[Exercise description]: Gather each line containing the string "States" from these entries.

[Records for the task]:

------------

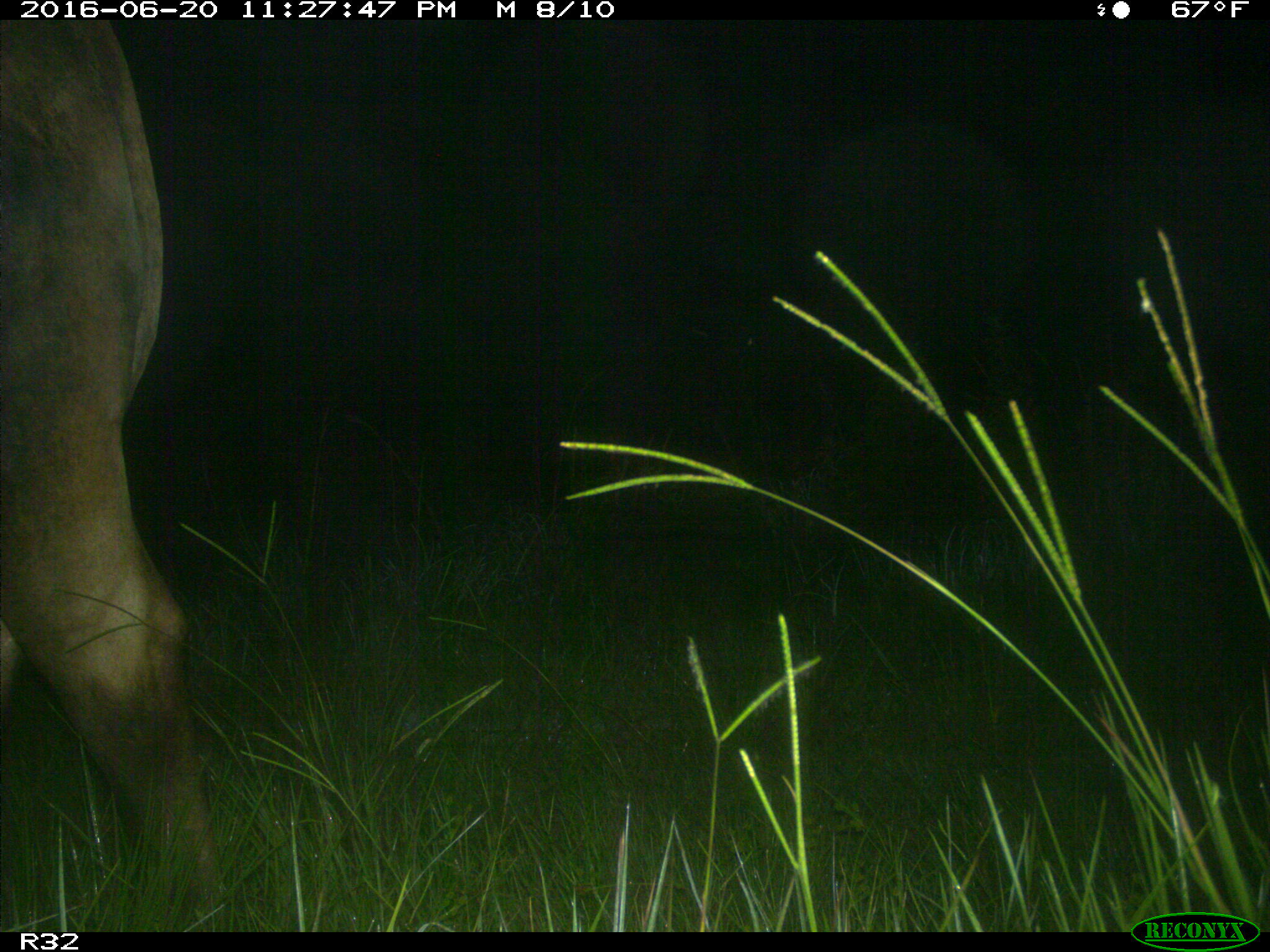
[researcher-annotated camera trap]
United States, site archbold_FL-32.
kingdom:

------------

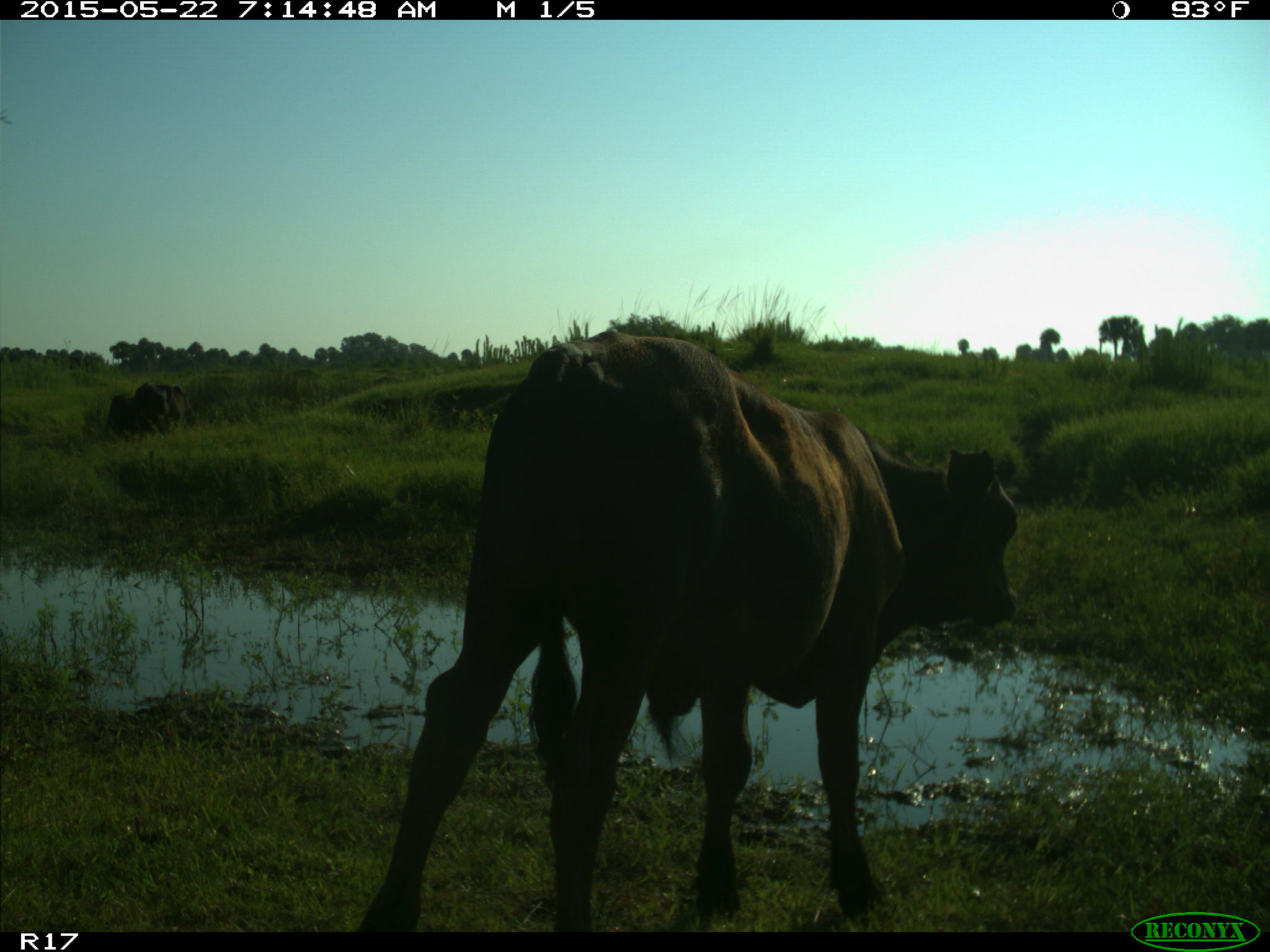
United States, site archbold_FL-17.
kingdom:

------------

[Exercise response]:
United States, site archbold_FL-32.
United States, site archbold_FL-17.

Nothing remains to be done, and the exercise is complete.